### What the task requires:
Copy, with no pictures, the line that contains "Looking up at" and each line after it down to the end of the entries below, exactly.

(Short web captions)
• • • • • • •

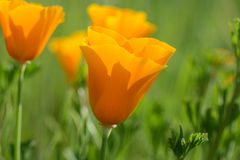 California Orange Poppy Royalty Free Stock Photos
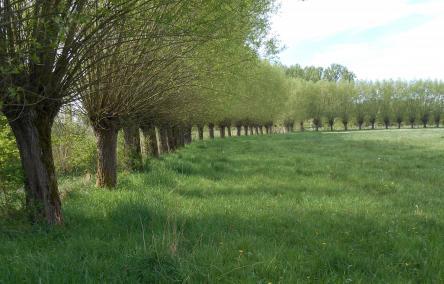 groene landschapselementen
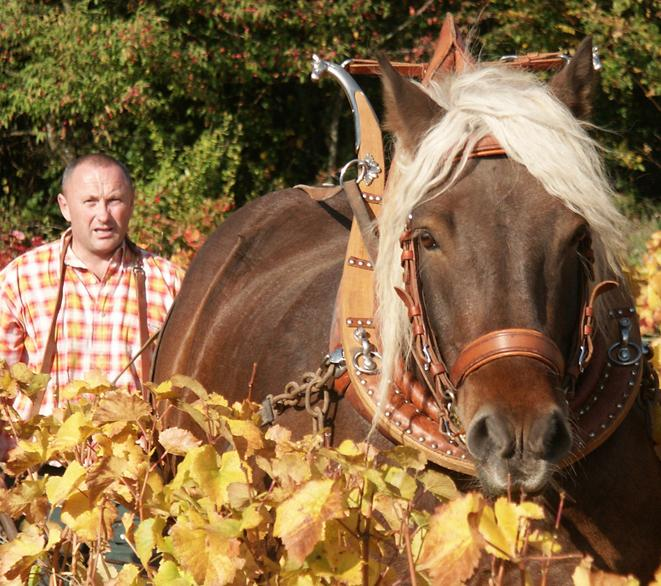 Guyot Horse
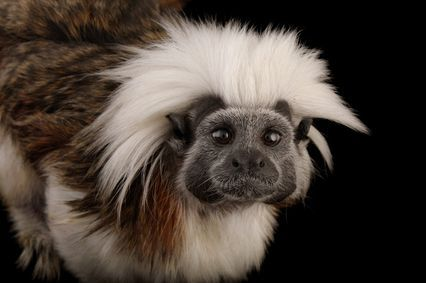 Image of Photo Ark Cotton-top tamarin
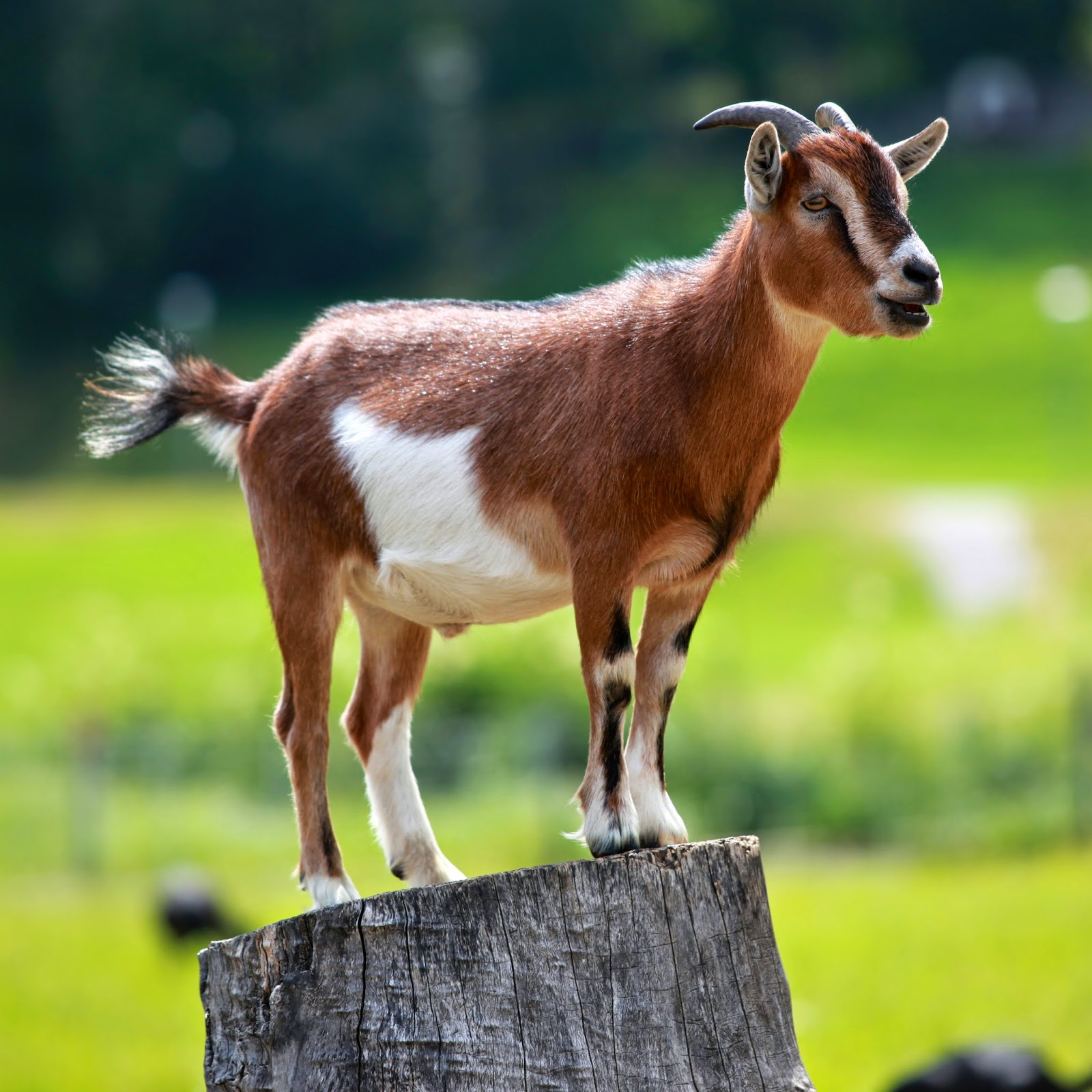 A Pygmy Goat - From Wikipedia, the free encyclopedia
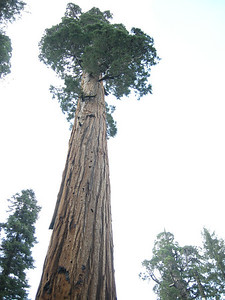 Looking up at a Sequoia in Redwood Mountain Grove; exposure is on the tree.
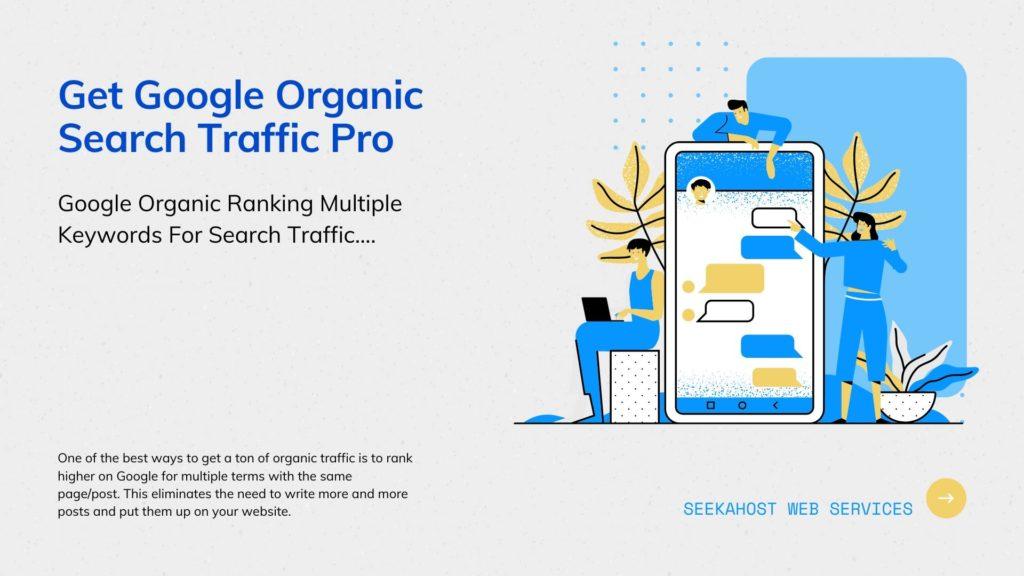 Google-Organic-SEO-Traffic
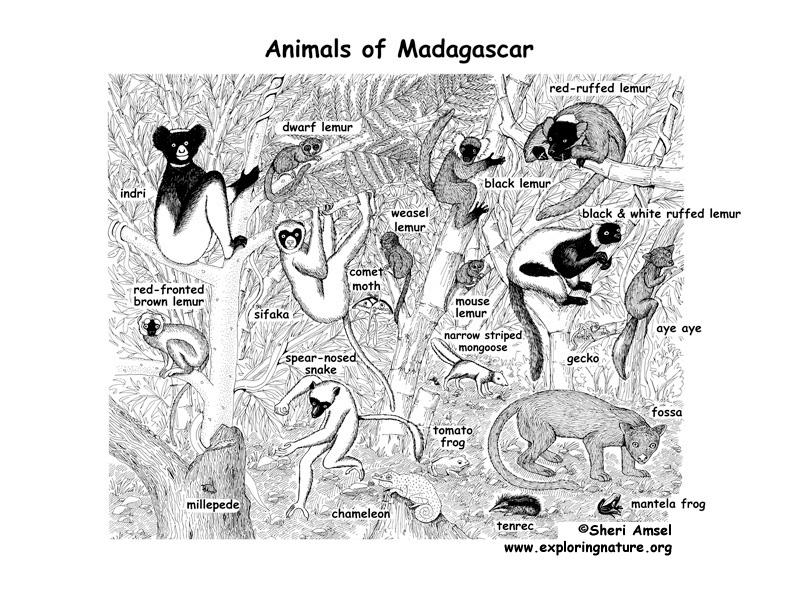 Madagascar Rainforest Animals and Plants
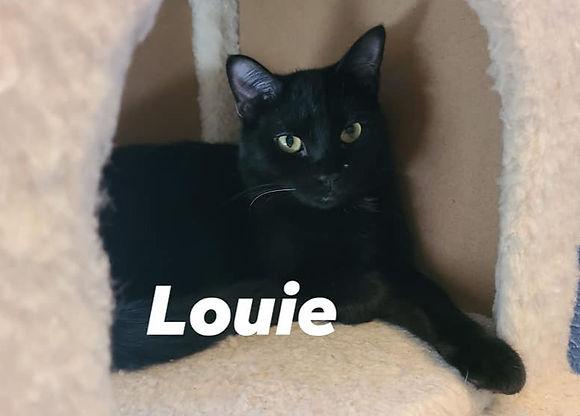 Louie_edited.jpg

• • • • • • •

### Written answer:
 Looking up at a Sequoia in Redwood Mountain Grove; exposure is on the tree.
 Google-Organic-SEO-Traffic
 Madagascar Rainforest Animals and Plants
 Louie_edited.jpg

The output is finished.